UCLA baseball staggers against San Diego, snapping win streak in 14-inning slog

UCLA baseball players look on from the Bruin dugout. (Jeannie Kim/Daily Bruin senior staff)
Baseball
San Diego | 4 (14 inn.) |
No. 14 UCLA | 3 |
By Bianca Peralta
April 7, 2025 6:54 p.m.
Baseball is a marathon, not a sprint. And that race only gets longer once you reach extra innings.
But through 14 innings Sunday, the Bruins could just not seem to find their footing.
The same offense that scored seven runs Saturday – and double-digit runs in their four previous affairs – was held scoreless in the final 11 innings Sunday.
No. 10 UCLA baseball (25-6, 10-2 Big Ten) fell short against San Diego (7-24, 3-3 WCC) 4-3 at Jackie Robinson Stadium, putting an end to the former’s nine-game winning streak.
“We left 18 guys on base,“ said coach John Savage. “We haven’t really done that all season long.”

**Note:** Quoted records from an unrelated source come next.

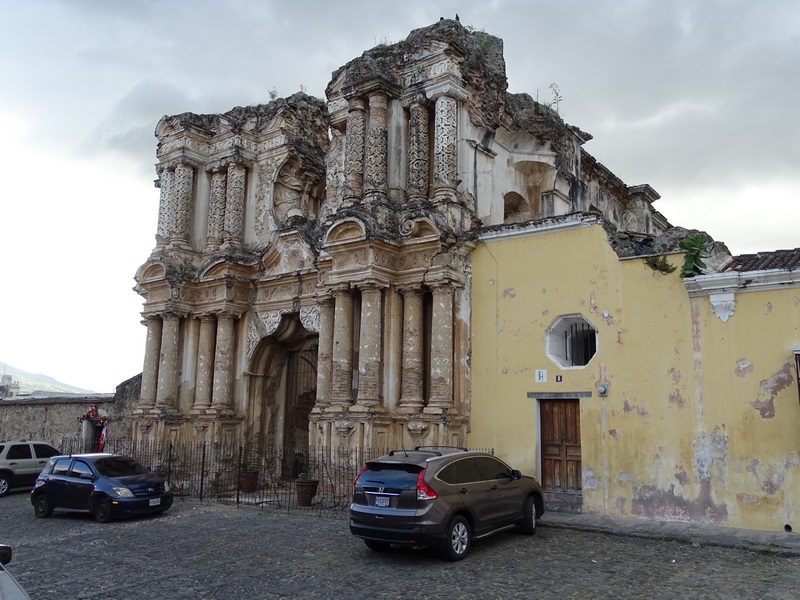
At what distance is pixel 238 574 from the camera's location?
9242 millimetres

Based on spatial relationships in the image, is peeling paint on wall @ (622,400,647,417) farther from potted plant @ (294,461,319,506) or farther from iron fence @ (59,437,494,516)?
potted plant @ (294,461,319,506)

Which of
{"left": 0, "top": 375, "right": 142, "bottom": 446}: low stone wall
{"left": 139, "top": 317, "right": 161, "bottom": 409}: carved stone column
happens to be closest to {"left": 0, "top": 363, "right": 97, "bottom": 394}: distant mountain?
{"left": 0, "top": 375, "right": 142, "bottom": 446}: low stone wall

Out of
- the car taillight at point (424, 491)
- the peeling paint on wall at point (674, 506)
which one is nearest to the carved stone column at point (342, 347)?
the peeling paint on wall at point (674, 506)

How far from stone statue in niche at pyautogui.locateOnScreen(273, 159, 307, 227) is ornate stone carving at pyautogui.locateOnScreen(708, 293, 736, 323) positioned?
12.7m

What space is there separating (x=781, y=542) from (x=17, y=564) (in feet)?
37.1

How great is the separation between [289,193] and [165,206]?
13.2 ft

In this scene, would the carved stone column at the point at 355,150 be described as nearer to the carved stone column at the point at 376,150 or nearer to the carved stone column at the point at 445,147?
the carved stone column at the point at 376,150

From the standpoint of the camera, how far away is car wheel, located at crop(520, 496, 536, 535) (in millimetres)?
11547

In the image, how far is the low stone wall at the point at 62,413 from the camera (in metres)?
24.3

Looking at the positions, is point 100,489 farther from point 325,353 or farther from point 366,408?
point 325,353

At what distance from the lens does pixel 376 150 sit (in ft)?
57.3

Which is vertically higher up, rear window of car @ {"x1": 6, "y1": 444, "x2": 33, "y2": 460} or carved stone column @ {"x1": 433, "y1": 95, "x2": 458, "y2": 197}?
carved stone column @ {"x1": 433, "y1": 95, "x2": 458, "y2": 197}

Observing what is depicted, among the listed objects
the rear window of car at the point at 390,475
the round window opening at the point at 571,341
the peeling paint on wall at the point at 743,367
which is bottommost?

In their longest game since at least 2017, the Bruins went just 8-for-47 overall, 5-for-28 with a runner on, 1-for-15 with a runner in scoring position and 0-for-13 with two outs.
With both starters out by the end of the fifth inning, Sunday quickly became a duel of bullpens. The Bruins sent nine pitchers to the mound and the Toreros six.
Sophomore right-hander Justin Lee recorded his first scoreless outing in four appearances, tossing a shutout ninth and 10th in his longest appearance this season. However, fellow sophomore right-hander Cal Randall – pitching on back-to-back days for the first time in his collegiate career – struggled, allowing his first three batters to reach in the 11th.
But Will Goldberg tight-roped out of danger. The redshirt sophomore left-hander induced a 3-2 fielder’s choice for the first out before getting shortstop Isaiah Lane to ground into a 3-2-3 double play.
“Just make pitches,” Goldberg, who also tossed a 1-2-3 12th, said. “That’s kind of all I could do in that situation to try to limit the damage.”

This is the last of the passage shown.